Problem statement: When you return the lines below, go from the first through the line with "[camera-trap image, curated labels]", keep them exact, and leave out every picture.

(Source data)
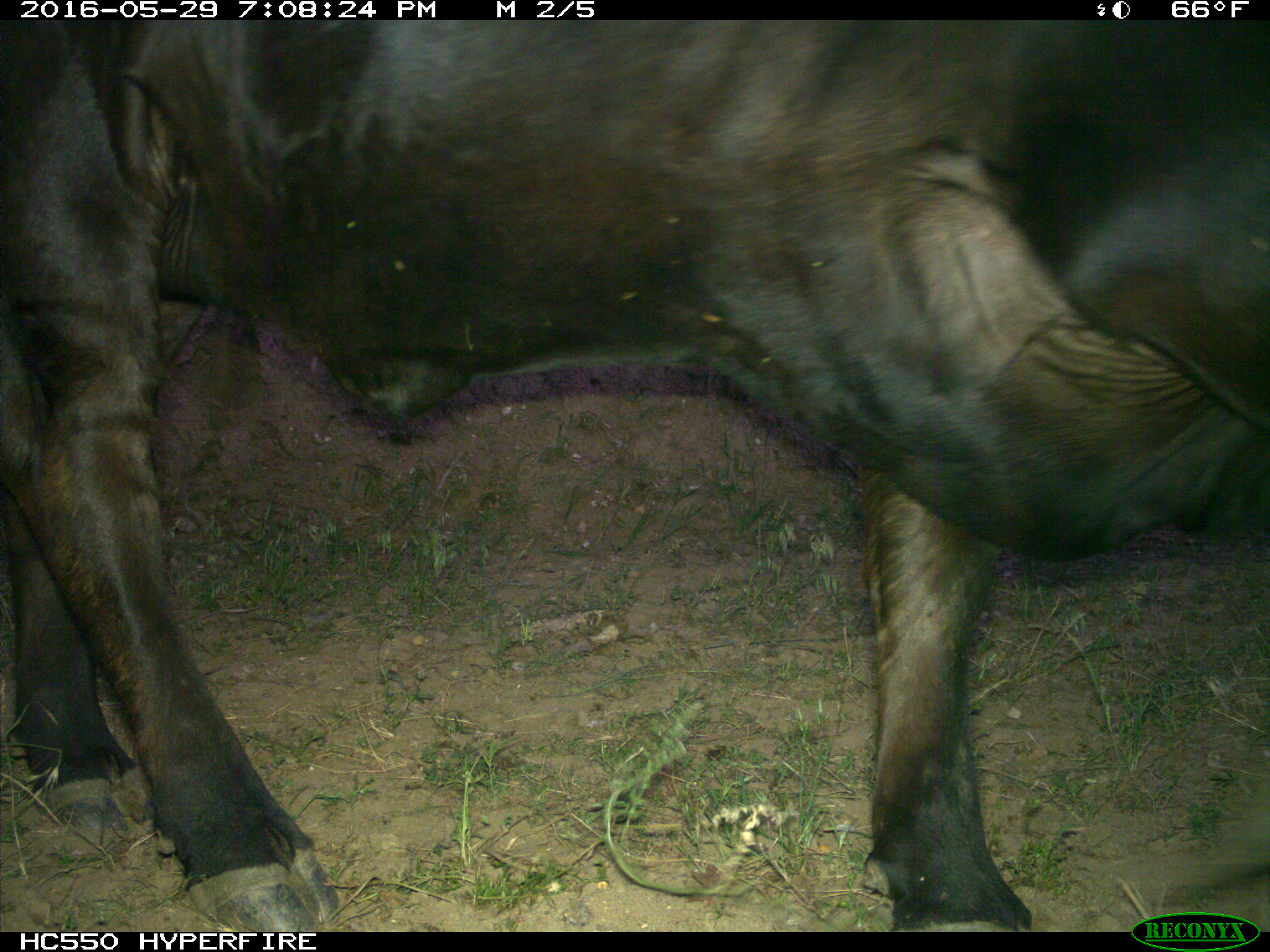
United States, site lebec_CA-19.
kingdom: Animalia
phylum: Chordata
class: Mammalia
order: Artiodactyla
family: Bovidae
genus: Bos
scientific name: Bos taurus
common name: domestic cow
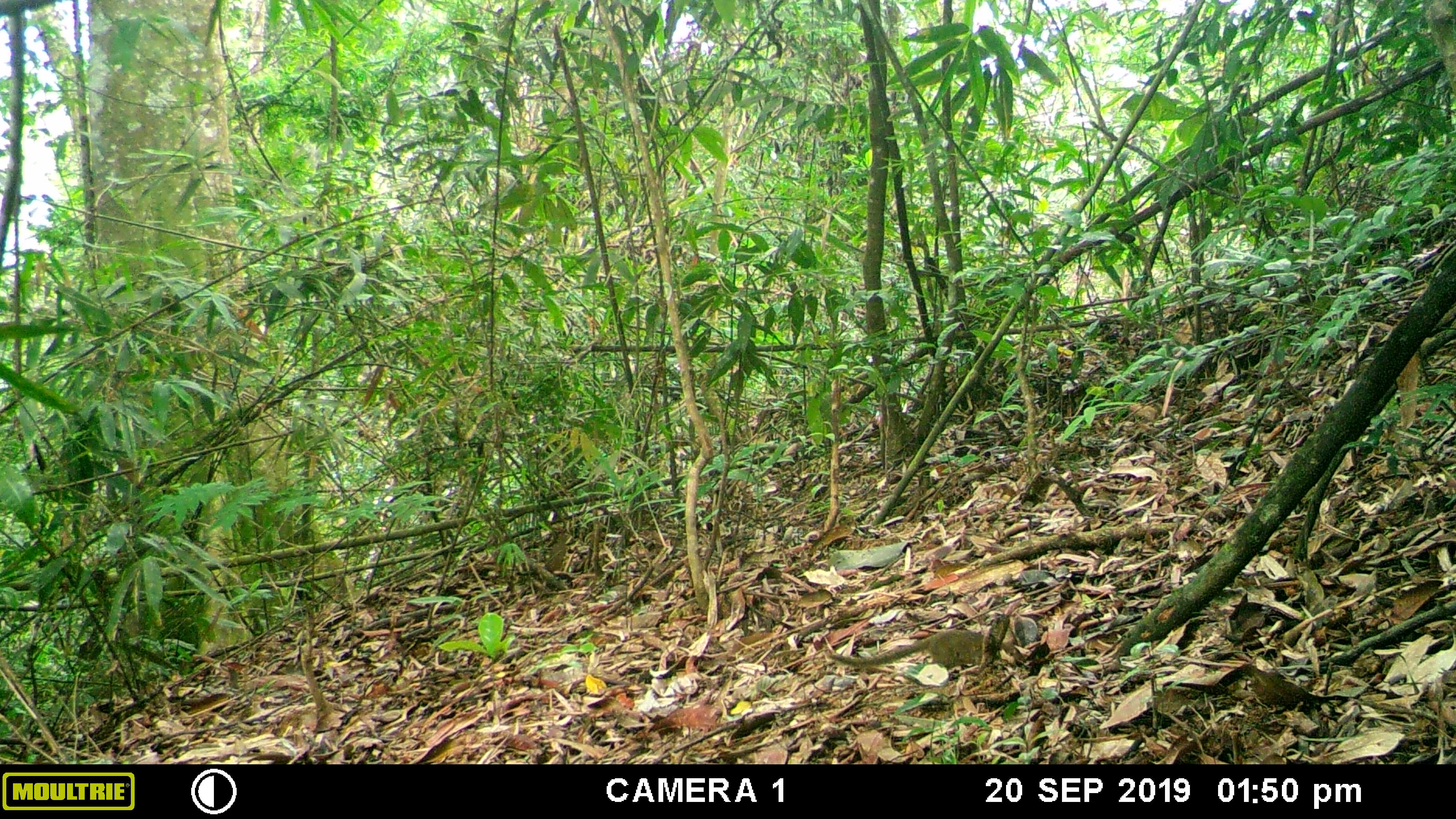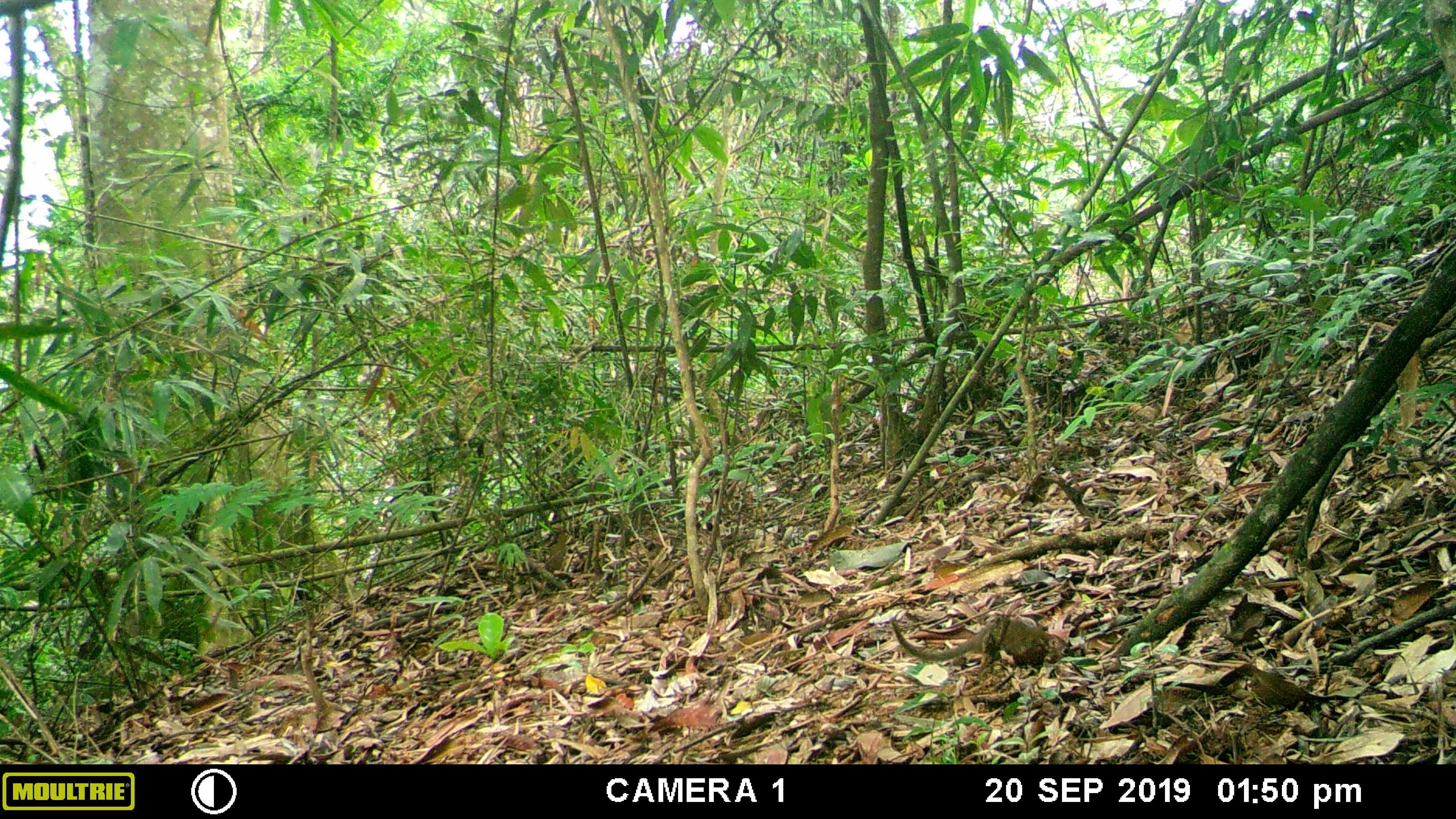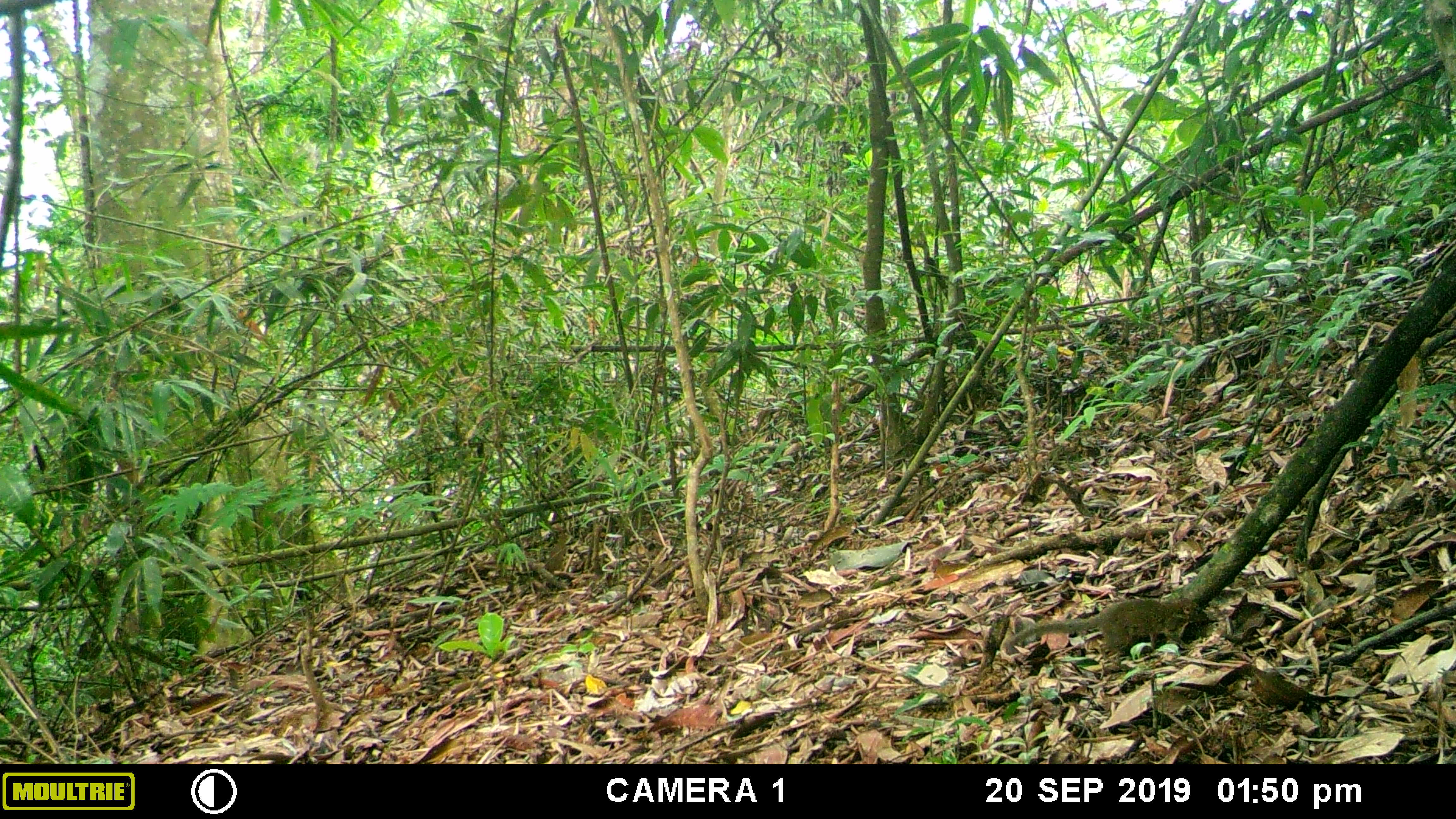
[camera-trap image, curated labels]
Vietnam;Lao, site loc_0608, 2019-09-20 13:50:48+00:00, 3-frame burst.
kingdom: Animalia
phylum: Chordata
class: Mammalia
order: Scandentia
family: Tupaiidae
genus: Tupaia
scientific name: Tupaia belangeri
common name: northern treeshrew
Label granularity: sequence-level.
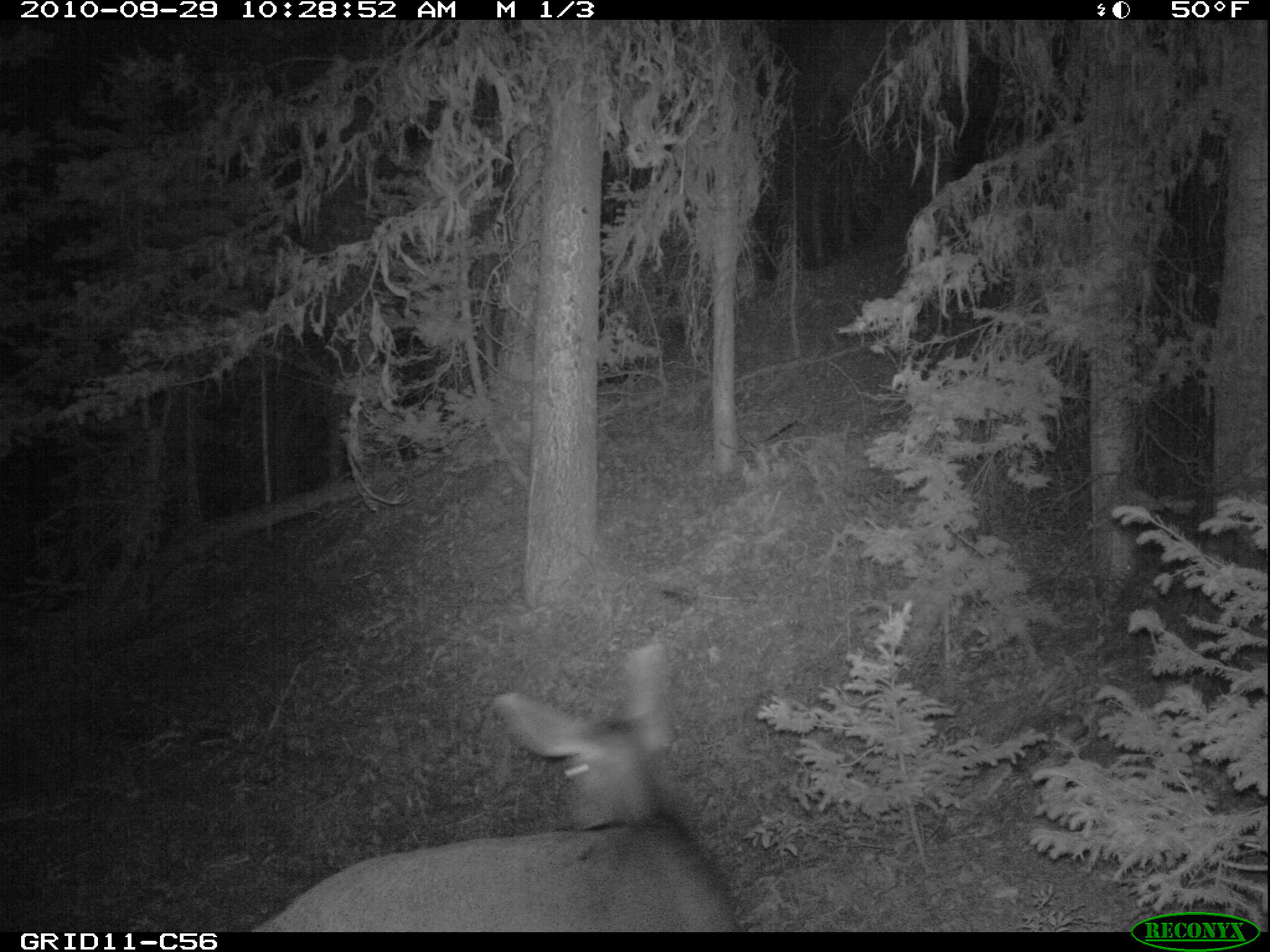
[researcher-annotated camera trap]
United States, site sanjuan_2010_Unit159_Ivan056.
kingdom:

Completed exercise:
United States, site lebec_CA-19.
kingdom: Animalia
phylum: Chordata
class: Mammalia
order: Artiodactyla
family: Bovidae
genus: Bos
scientific name: Bos taurus
common name: domestic cow
[camera-trap image, curated labels]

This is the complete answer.